Originally from Greece, she studied electrical and computer engineering at the National Technical University of Athens. While pursuing her Ph.D. in information technology and electrical engineering at ETH Zurich, Apostolaki worked at Microsoft and Google in research and software engineering. Since joining the Princeton faculty, Apostolaki has won a National Science Foundation award and a Sloan fellowship, totaling $675,000 in funding for her research.

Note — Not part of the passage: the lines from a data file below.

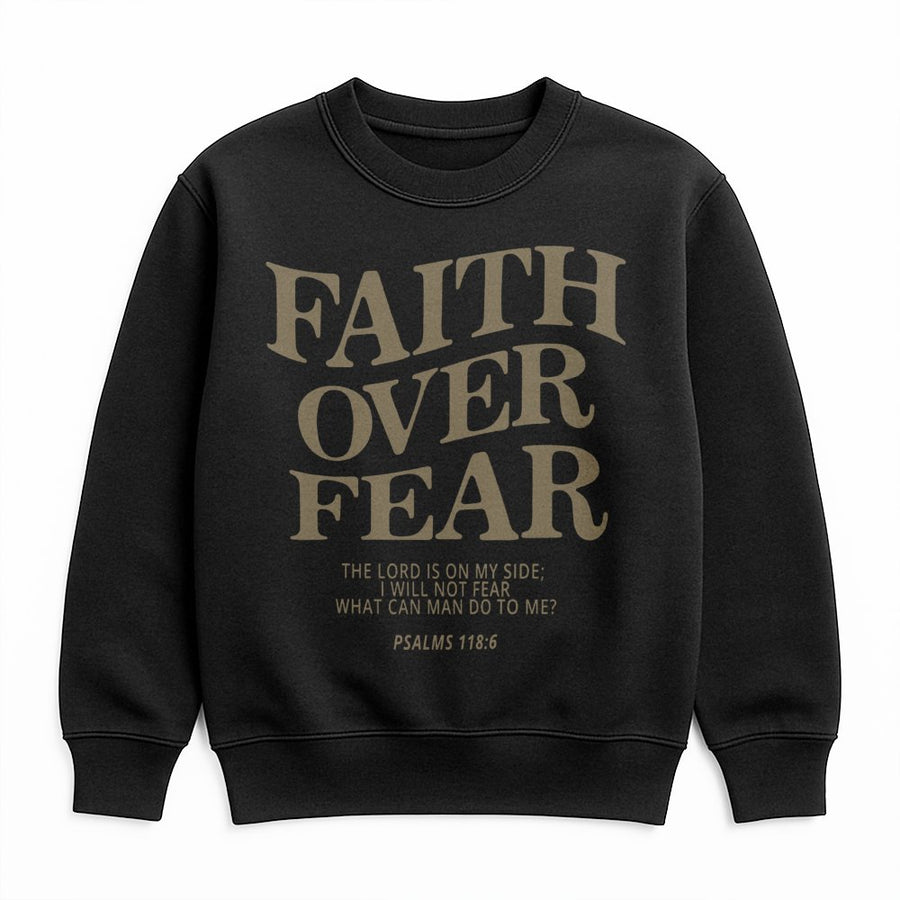 Faith Over Fear Sweatshirt | Psalms 118:6 Scripture Bible Verse | Premium Cotton Blend Christian Gift | Religious Unisex Crewneck Apparel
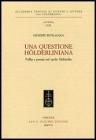 Una questione h�lderliniana. Follia e poesia nel tardo H�lderlin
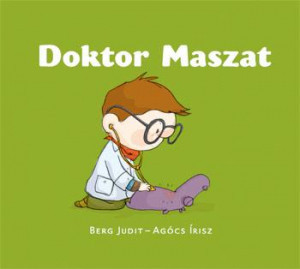 Berg Judit - Doktor Maszat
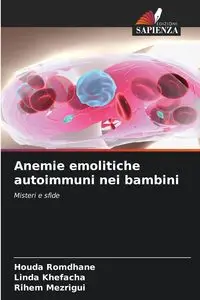 Anemie emolitiche autoimmuni nei bambini - Romdhane Houda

Apostolaki’s lab focuses on making internet networks secure, drawing on multiple disciplines, including machine learning, data processing, and hardware. “Just understanding that there is this issue, there is this risk, I can make multiple different choices to reduce my risk and also push toward a more universal solution that would make the internet more secure,” Apostolaki says.
Quick Facts
Title
Assistant professor of electrical and computer engineering
Time at Princeton
4 years
Recent Class
Computer Networks
Apostolaki’s Research: A Sampling
Data center traffic
Researchers such as Apostolaki talk about internet networks in terms of their topology or graphs, which show how devices like phones and TVs on a network are connected with one another. The internet is made up of thousands of interconnected networks. Data centers host websites, artificial intelligence models, and games, and act as the “cloud” where information is stored.

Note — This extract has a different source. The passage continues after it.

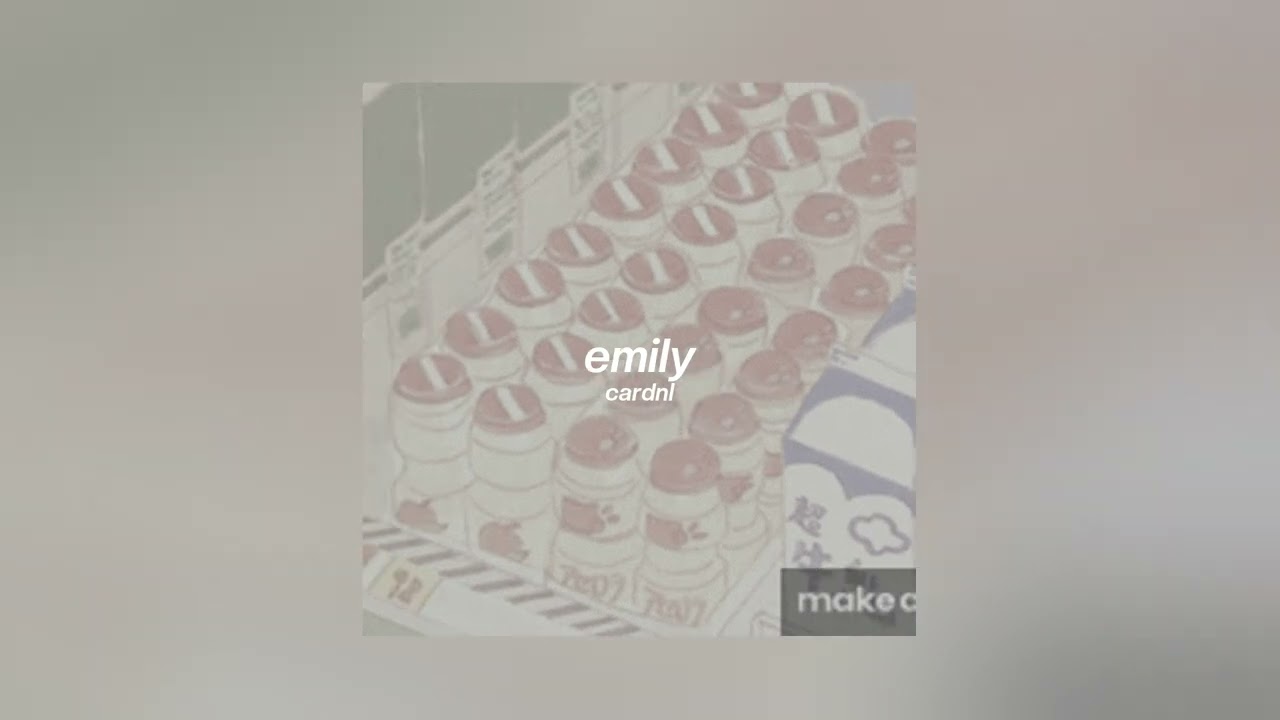 cardnl // emily (slowed to perfection)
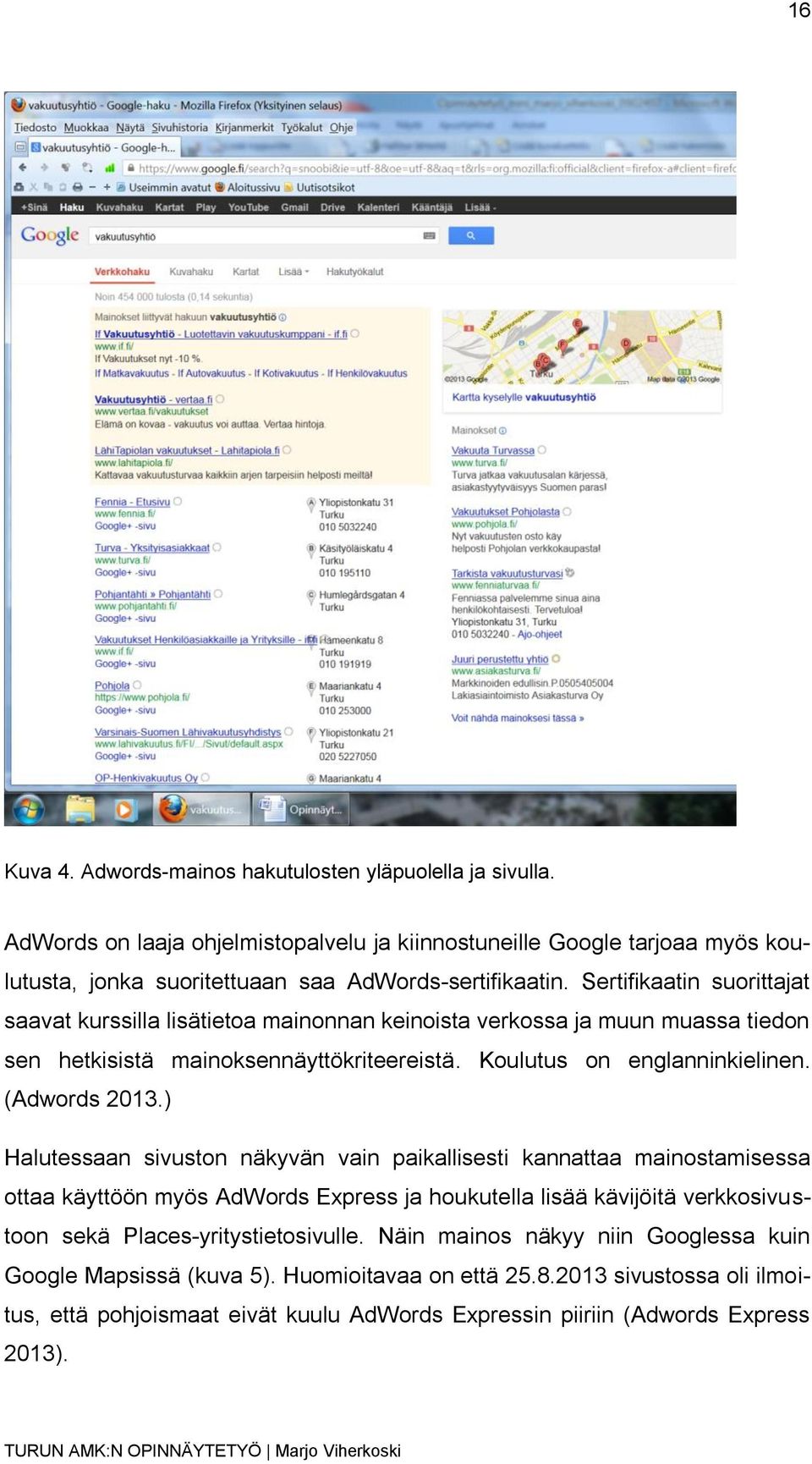 ) Halutessaan sivuston näkyvän vain paikallisesti kannattaa mainostamisessa ottaa käyttöön myös AdWords Express ja houkutella lisää kävijöitä verkkosivustoon sekä Places-yritystietosivulle.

Apostolaki recently co-authored a paper exploring ways for smaller data centers to process traffic. Most studies about data center efficiency have focused on large-scale producers, such as Google and Microsoft. But it’s important for data centers of every size to perform efficiently in order to route information appropriately.
“Improving the efficiency and connectivity of smaller data centers is important because many of them rely on the public internet rather than private backbone networks,” Apostolaki says. “If we can help these data centers communicate more efficiently over the internet, typical users may see better performance for the services hosted there.”
Middle Monitoring
Another recent paper Apostolaki co-authored focuses on routing attacks on networks. Apostolaki compared it to someone reading the exterior of envelopes in the mail. “They may not see the message inside, but they can see who is sending mail to whom, how often, and how large each envelope is. That information can still reveal a lot,” she says.
Her work aims to reduce this exposure by preventing any single intermediate network from seeing the full communication pattern. Instead of sending all traffic over one path, we can split traffic across multiple internet paths, making it harder for one network to infer what the user is doing.
This issue is “fundamentally hard to solve,” Apostolaki says, in part because it is difficult even to know that there’s a middleman there, and it can take significant time to identify an attack. The one thing attackers can’t hide is latency, Apostolaki says, which is the time delay for data to travel. Deploying a latency monitor at the border of a network could allow a network to stop traffic if it senses latency. Apostolaki said that many networks already have such a monitor in place.
Security Solutions
Apostolaki’s lab is currently working toward the creation of what’s known as a neurosymbolic network. The term “neurosymbolic” combines two concepts: “neural” referring to machine learning, and “symbolic” referring to the creation of math equations that logically run the network. Apostolaki says that right now it is difficult to have a good model of an internet network, meaning that it is more difficult to solve security issues and create efficiencies.
The internet, Apostolaki says, was not designed to be secure — it’s “an experiment that escaped the lab.” Creating a mathematical model for internet networks that would collaborate with machine learning combines what she calls the “creativity and power” of machine learning with the “guarantees and the trustworthiness” of mathematical models. “Networks are actually critical infrastructure,” she explains. “So we cannot afford [to be] making mistakes.”